Individui ogni riga dei record che contiene la stringa "forested" e la trascriva, distinguendo tra maiuscole e minuscole.

------ Dati di partenza ------

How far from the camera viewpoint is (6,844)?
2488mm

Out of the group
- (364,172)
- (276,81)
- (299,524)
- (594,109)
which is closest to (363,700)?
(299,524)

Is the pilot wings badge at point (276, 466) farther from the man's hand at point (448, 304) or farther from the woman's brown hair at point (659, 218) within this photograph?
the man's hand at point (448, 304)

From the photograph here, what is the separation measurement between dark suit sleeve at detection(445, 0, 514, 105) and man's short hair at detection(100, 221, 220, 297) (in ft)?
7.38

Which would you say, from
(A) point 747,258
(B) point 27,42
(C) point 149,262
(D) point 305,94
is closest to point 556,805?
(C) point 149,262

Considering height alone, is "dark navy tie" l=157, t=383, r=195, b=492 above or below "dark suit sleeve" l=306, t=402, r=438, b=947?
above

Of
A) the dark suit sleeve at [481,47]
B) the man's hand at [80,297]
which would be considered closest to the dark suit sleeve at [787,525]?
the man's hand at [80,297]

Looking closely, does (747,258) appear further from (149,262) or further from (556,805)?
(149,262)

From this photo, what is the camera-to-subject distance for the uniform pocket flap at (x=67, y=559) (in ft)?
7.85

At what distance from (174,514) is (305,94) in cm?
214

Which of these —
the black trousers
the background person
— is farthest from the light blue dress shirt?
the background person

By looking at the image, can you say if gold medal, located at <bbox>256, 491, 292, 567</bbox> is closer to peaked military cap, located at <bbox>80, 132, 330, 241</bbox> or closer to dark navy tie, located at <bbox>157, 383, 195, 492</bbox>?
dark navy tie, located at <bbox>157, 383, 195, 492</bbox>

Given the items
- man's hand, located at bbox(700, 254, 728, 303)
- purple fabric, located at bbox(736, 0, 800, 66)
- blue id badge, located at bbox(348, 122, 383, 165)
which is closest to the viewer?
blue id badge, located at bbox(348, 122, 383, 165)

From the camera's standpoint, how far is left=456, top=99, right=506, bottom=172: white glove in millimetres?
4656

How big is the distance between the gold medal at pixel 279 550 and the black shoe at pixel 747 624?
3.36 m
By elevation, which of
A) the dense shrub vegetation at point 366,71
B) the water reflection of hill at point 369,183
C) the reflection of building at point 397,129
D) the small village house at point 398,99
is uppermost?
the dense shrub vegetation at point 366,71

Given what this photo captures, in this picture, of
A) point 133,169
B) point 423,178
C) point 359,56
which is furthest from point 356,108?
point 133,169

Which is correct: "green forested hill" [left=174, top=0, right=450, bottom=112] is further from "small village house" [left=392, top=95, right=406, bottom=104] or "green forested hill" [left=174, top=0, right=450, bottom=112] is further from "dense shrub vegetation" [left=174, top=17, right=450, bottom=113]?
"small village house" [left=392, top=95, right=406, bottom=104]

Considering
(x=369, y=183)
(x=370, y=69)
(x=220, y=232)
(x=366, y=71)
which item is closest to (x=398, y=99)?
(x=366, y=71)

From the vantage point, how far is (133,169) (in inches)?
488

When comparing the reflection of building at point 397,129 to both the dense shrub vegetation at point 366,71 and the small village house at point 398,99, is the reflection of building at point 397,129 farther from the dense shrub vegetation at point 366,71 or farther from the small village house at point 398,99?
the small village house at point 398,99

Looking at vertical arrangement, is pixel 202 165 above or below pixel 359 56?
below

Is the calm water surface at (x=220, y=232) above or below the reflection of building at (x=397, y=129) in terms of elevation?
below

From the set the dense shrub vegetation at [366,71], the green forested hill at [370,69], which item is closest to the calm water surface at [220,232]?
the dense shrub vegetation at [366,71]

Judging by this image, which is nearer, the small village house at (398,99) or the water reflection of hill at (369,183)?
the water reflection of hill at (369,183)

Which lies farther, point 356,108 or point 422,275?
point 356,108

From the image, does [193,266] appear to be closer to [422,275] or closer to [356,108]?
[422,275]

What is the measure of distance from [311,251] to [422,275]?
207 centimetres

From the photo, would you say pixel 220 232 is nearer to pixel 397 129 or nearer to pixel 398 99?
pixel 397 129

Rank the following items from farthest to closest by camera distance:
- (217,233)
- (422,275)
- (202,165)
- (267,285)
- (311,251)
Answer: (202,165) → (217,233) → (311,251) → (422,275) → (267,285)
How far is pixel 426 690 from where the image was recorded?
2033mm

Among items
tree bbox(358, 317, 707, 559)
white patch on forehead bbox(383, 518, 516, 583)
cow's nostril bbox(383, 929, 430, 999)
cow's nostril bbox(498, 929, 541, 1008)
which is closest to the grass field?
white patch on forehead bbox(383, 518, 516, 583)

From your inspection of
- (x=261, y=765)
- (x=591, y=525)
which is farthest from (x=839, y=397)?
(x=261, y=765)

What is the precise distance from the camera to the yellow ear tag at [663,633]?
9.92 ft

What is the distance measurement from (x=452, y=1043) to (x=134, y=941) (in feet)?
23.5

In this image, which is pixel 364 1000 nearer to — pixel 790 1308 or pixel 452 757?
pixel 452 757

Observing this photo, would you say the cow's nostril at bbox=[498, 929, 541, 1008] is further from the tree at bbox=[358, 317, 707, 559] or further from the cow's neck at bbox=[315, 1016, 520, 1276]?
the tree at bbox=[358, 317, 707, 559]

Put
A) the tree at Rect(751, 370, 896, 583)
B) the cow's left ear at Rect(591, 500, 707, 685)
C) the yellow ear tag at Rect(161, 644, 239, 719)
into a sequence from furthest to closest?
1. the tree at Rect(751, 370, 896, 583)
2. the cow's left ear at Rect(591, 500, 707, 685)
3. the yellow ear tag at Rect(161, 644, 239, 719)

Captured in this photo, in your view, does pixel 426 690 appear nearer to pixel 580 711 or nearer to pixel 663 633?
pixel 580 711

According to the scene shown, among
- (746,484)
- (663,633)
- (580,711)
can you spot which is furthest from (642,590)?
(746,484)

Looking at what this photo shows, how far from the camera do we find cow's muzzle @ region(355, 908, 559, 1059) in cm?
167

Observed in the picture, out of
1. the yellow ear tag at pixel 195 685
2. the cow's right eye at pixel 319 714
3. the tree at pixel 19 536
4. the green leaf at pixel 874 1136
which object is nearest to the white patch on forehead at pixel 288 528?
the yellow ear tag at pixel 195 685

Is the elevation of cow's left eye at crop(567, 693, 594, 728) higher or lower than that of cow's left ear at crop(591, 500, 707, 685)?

------

Compito svolto =
Which is correct: "green forested hill" [left=174, top=0, right=450, bottom=112] is further from "small village house" [left=392, top=95, right=406, bottom=104] or "green forested hill" [left=174, top=0, right=450, bottom=112] is further from "dense shrub vegetation" [left=174, top=17, right=450, bottom=113]?
From the set the dense shrub vegetation at [366,71], the green forested hill at [370,69], which item is closest to the calm water surface at [220,232]?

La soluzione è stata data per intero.